Easy Chicken Tinga Tacos (Using Rotisserie Chicken)

Rotisserie chicken bathed in a smoky, slightly spicy sauce. Wicked good! Everything your Taco Tuesday (or any day of the week ) dreams are made of.
Prep Time5 mins
Cook Time15 mins
Total Time20 mins
Course: Main Course
Cuisine: Mexican
Servings: 6
Calories: 207kcal

Ingredients

Tinga Sauce

  • 2 tbsp olive oil
  • 1 medium onion roughly chopped
  • 4 cloves garlic
  • 4 tsp oregano Mexican if you have it
  • 1 tsp ground cumin
  • 2-4 chipotle peppers in adobo
  • 2 14.5 oz cans fire roasted tomatoes
  • ½ cup chicken broth
  • 1 tsp kosher salt
  • 6 cups rotisserie chicken meat shredded

Taco Ingredients

  • 20-25 corn tortillas
  • 1-2 limes, sliced optional
  • 1 head cilantro, chopped optional
  • cotija cheese optional
  • avocado, diced optional
  • red onion, diced optional
  • salsa see post for recommendation

Instructions

  • Heat oil in a deep skillet or saucepan over medium-high heat. Once hot add onion and garlic. Cook until onion is translucent. Add in oregano and cumin. Cook, stirring constantly, for 30 seconds.

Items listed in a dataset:

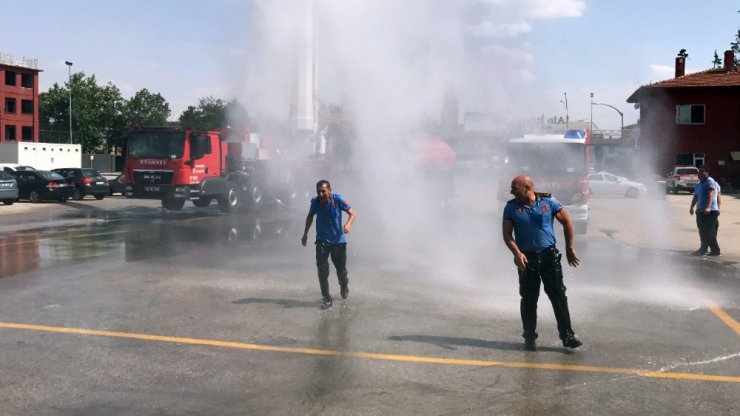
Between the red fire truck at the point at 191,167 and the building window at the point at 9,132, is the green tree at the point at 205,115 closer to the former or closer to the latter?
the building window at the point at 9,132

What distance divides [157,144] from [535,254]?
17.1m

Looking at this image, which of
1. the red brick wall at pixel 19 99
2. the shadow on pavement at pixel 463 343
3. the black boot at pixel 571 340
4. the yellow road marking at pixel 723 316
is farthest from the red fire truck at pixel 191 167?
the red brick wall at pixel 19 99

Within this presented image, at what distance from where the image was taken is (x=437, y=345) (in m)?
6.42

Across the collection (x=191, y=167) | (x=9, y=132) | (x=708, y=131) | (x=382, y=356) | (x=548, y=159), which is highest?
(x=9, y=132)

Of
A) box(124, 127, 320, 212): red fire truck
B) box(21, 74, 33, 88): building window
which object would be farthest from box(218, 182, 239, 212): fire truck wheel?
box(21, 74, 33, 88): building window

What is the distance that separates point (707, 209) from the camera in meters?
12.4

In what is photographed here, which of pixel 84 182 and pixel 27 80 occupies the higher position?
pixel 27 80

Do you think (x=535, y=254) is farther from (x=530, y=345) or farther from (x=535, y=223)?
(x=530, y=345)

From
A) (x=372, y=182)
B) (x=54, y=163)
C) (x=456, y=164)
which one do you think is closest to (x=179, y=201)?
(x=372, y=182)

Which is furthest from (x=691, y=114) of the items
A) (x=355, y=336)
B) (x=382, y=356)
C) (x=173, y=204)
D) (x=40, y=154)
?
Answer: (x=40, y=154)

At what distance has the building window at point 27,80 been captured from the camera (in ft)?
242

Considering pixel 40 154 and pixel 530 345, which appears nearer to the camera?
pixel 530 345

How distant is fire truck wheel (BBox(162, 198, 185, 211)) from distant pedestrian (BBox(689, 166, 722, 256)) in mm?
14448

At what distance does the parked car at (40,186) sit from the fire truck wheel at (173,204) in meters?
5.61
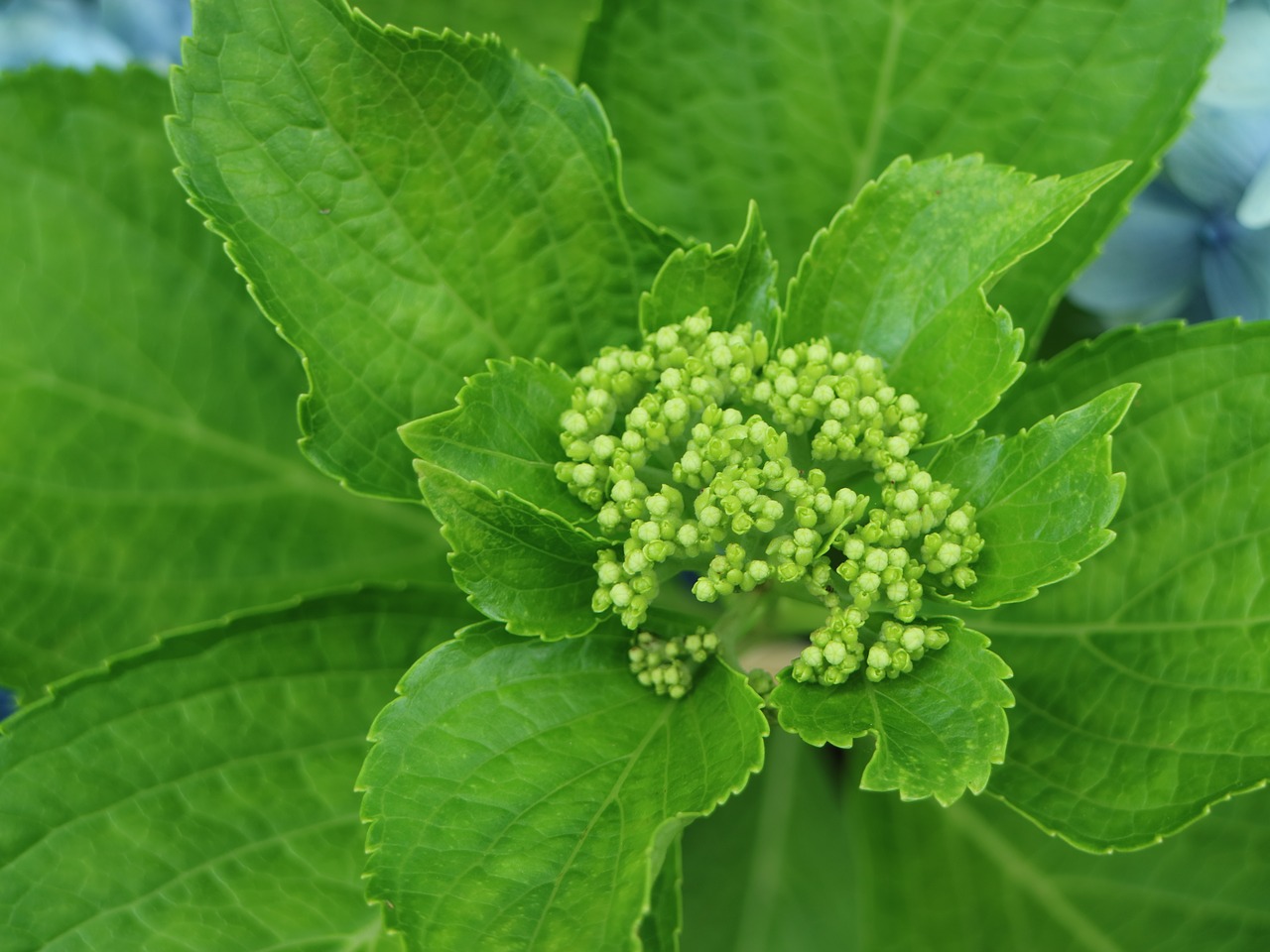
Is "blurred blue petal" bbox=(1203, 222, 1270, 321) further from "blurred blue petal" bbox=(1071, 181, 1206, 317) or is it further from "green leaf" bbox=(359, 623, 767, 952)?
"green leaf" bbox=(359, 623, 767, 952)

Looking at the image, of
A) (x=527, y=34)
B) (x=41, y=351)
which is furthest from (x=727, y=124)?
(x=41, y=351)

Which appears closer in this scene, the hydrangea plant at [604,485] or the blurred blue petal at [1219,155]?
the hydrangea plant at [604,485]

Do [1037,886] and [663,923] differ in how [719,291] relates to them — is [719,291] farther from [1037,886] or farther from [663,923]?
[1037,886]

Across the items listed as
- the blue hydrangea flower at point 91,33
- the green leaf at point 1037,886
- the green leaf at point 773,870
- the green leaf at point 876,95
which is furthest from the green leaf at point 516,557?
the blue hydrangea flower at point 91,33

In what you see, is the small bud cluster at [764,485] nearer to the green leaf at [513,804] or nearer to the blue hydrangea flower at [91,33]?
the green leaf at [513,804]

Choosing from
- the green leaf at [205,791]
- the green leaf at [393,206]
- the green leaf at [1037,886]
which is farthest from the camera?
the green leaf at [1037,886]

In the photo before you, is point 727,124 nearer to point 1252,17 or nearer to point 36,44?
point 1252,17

*WORK TO COMPLETE*:
1. Answer these from the chicken tinga tacos recipe:
(a) How many servings does the recipe make?
(b) How many cloves of garlic go into the tinga sauce?
(c) What cook time does the recipe give?
2. Echo everything in the chicken tinga tacos recipe from "Instructions" down to "for 30 seconds.".
3. Carry on the chicken tinga tacos recipe from the point where it stops.

*RESULTS*:
1.
(a) 6
(b) 4
(c) 15 mins

2.
Instructions

  • Heat oil in a deep skillet or saucepan over medium-high heat. Once hot add onion and garlic. Cook until onion is translucent. Add in oregano and cumin. Cook, stirring constantly, for 30 seconds.

3.
  • Add in chipotles in adobo, fire roasted tomatoes, chicken broth and salt. Bring to a simmer. Using an immersion blender (or regular blender/food processor) carefully blend ingredients until mostly smooth. This is a personal preference so go as smooth as you like.
  • Add in shredded chicken and stir to coat in sauce. Allow to warm through.
  • To serve: Warm tortillas (see below) and top with your favorite toppings.

Notes

Tips & Tricks
  • Start with less chipotle peppers if you are worried about the spiciness level. You can always add more after tasting it.
  • One whole rotisserie chicken from Sam's or Costco will be enough for this recipe.
  • If you have extra chipotles in adobo freeze them flat in a zipbag for next time.
  • Warm tortillas on a pancake griddle or skillet with a light spritz of oil. Keep warm in tortilla warmer. 
 
Make Ahead
Feel free to double the sauce and freeze extra sauce in zipbags. To use, thaw completely and warm in pan before adding chicken. 
For a crowd keep sauce and chicken separate. Warm sauce then add chicken and continue heating until hot. Prep toppings and tortillas just before serving.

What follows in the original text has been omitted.